DMATをご存知ですか?その役割と活動内容についてご紹介します
東日本の大震災や熊本県を中心にした水害など、ここ数年だけでも天災により甚大な被害がでています。
自衛隊員の方々が災害後の救助活動や復興援助に尽力している一方で、実は医療専門職を中心としたチームも現場で活躍しています。
本記事では災害派遣医療チーム(DMAT)についてご紹介します。
災害現場にかけつける医療チーム、それがDMAT
まずはじめに、DMATとはどういうチームなのかについてご紹介します。
●DMATは医療専門職から構成される災害対策チーム
DMAT(ディーマット)とは、Disaster Medical Assistance Teamの頭文字をとったもので、 和訳すると災害派遣医療チームになります。

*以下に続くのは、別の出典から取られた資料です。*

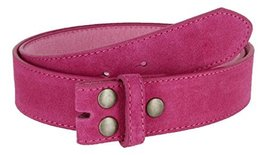 Suede Leather Casual Jean Belt Strap for Men (Pink, 38) - $9.85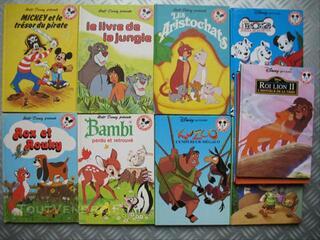 Livres Enfant Disney, franklin, shrek ect...
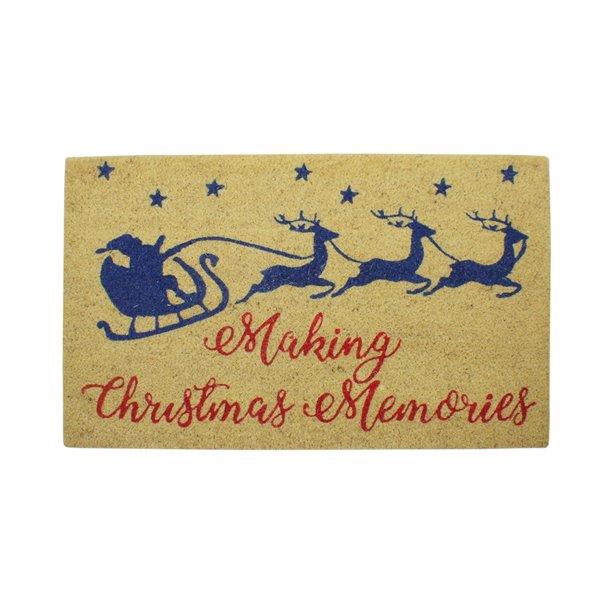 Northlight Santa and Reindeer Making Christmas Memories Doormat - 30-in x 18-in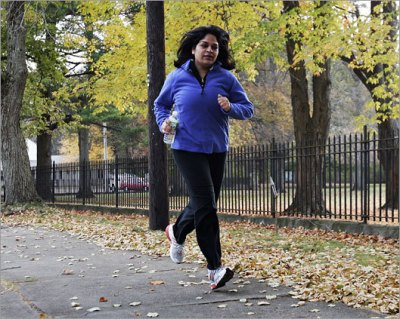 hyderabad ladies jogging - morning walk - fitness centers in hyderabad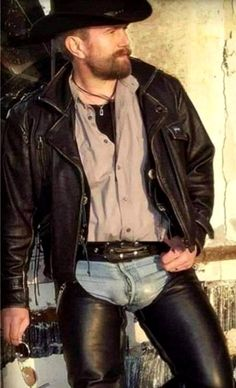 Biker Leather, Leather Men, Hairy Men, Bearded Men, Men In Tight Pants, Sexy Military Men, Cowboys Men, Cowboy Outfits, Cowboy Up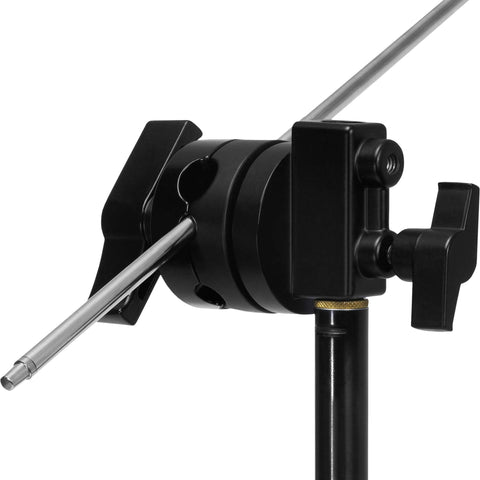 Profoto Stand Adapter for Umbrella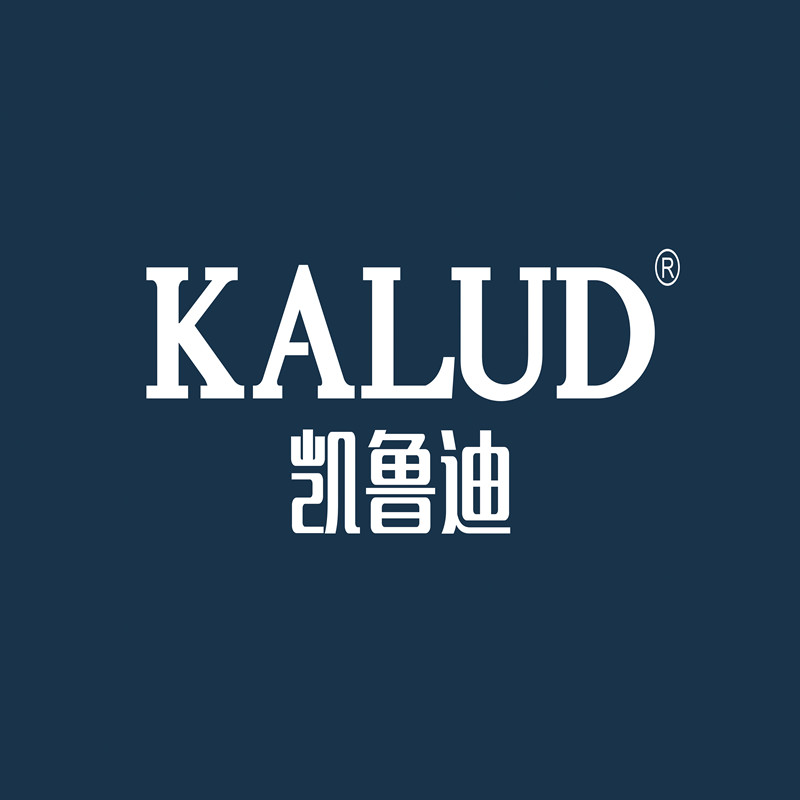 WENZHOU KALUD SANITARY WARE CO.,LTD
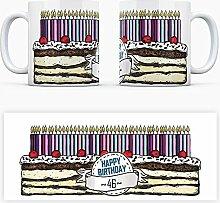 Geburtstagstorten Kaffeebecher zum 46. Geburtstag - 46 Jahre Tasse Torte Kuchen 46 Kerzen Geschenkidee Geburtstagstasse Schwarzwälder Kirschtorte mug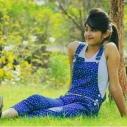 Pooja  Roy
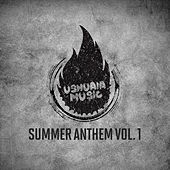 Summer Anthem Vol. 1 van Various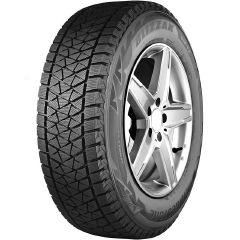 Neumático BRIDGESTONE BLIZZAK DM-V2 285/60R18 116 R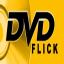 DVD Flick indir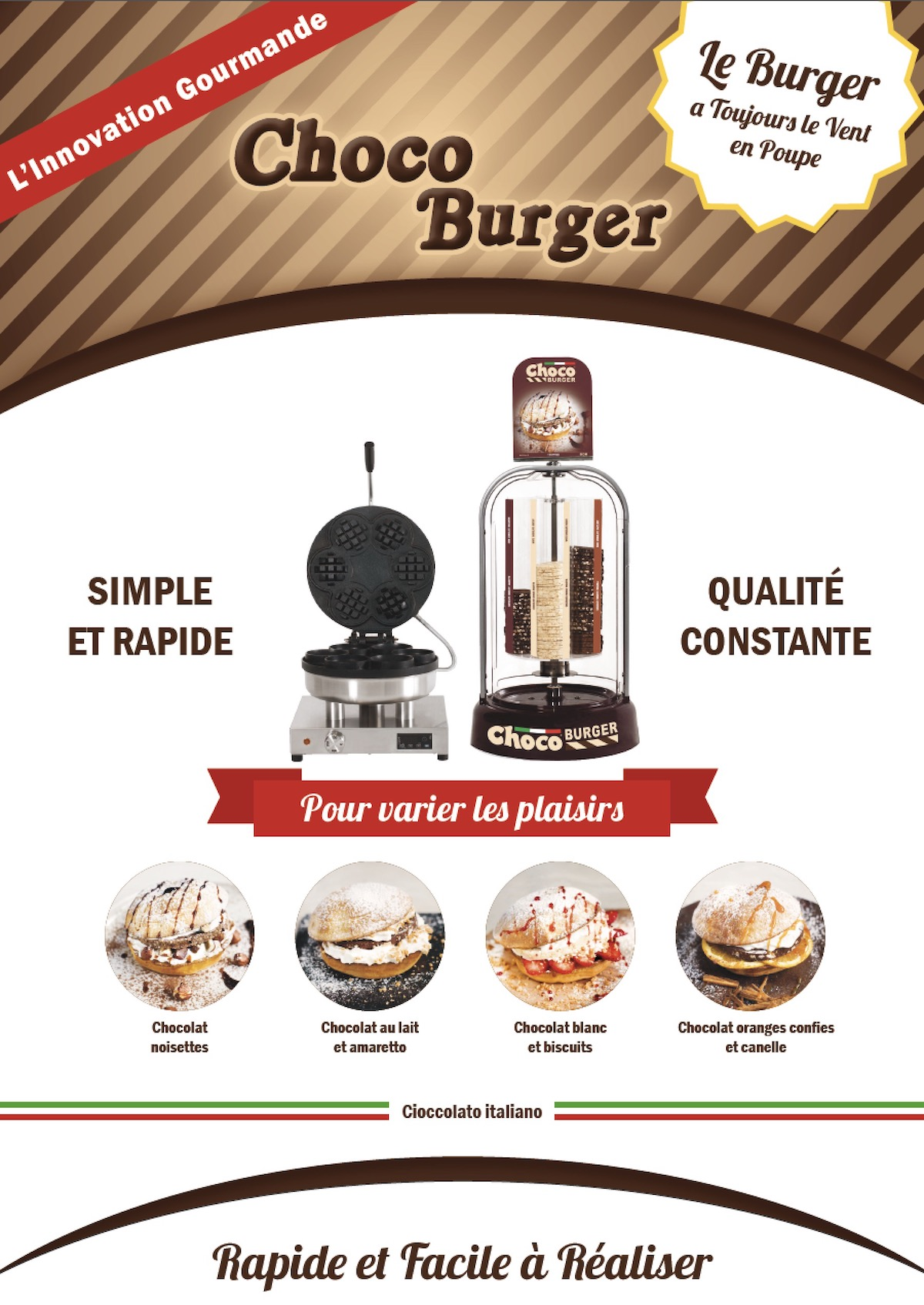 Chocoburger le concept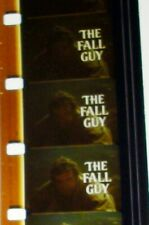 THE FALL GUY  MOVIE SHORT 16MM FILM MOVIE ROLLED NO REEL  J25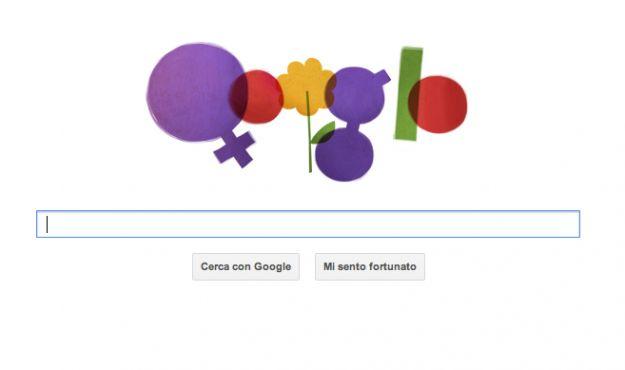 Google Doodle dedicato alla Festa della Donna [FOTO]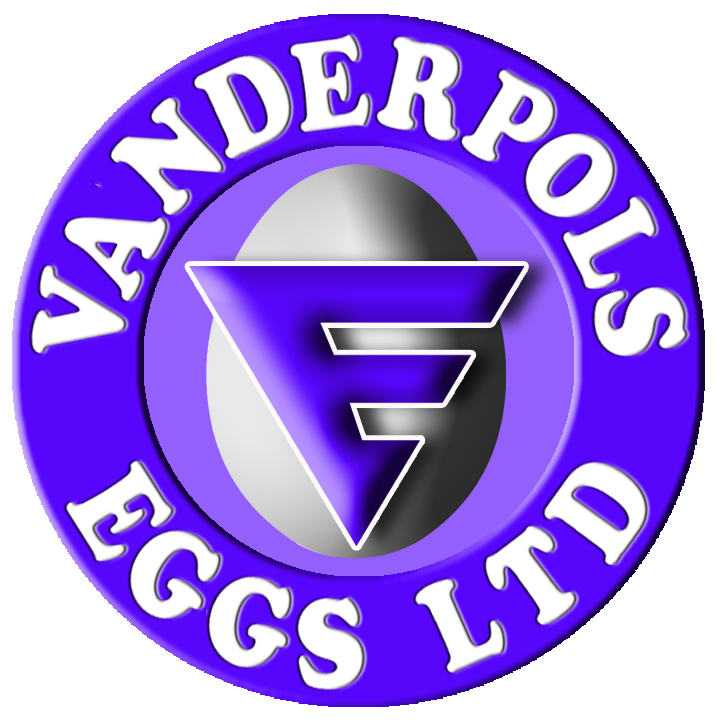 Logo Design by Kitz Clear - Entry No. 15 in the Logo Design Contest Unique Logo Design Wanted for Vanderpols Eggs Ltd.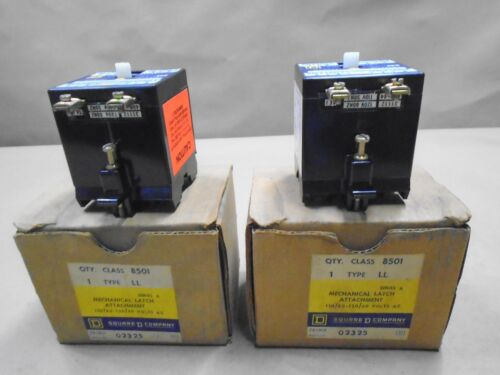 NEW Square D 8501-LL Mechanical Latch Attatchment 110 120 Volt AC Series A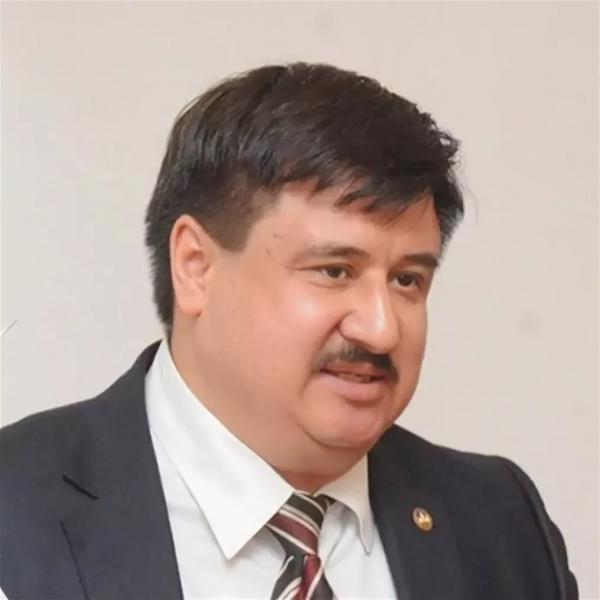 Равшан Назаров (Узбекистан): Центральная Азия может быть не только буфером от негативных процессов, но и сама способна порождать угрозы и вызовы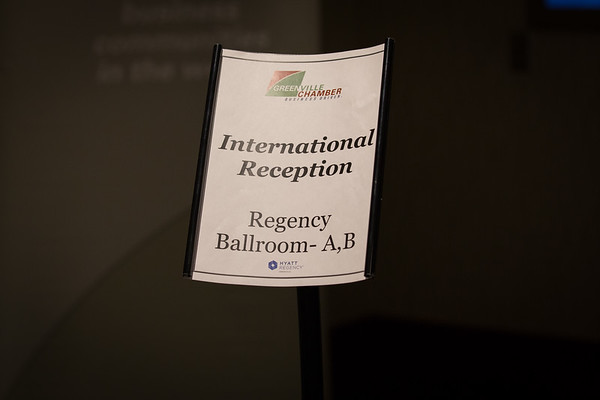 Greenville Chamber's 22nd Annual International Event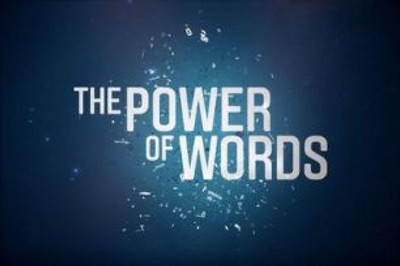 powerof-words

DMATは主に医療機関に勤めるスタッフが担っており、職種としては医師や看護師をはじめ、業務調整を行うその他の医療職や事務職から構成されます。
実際の現場では、医師や看護師は被災者の診察や処置を担当し、業務調整員は情報収集やほかの医療機関との連携を図ります。
ただ、すべての医療機関にDMATがあるわけでなく、地域の災害拠点病院や規模の大きい医療機関(日本赤十字や済生会など)で結成されています。
1部隊の人数に規定はありませんが、1施設内のDMATで複数の部隊を有している施設もあります。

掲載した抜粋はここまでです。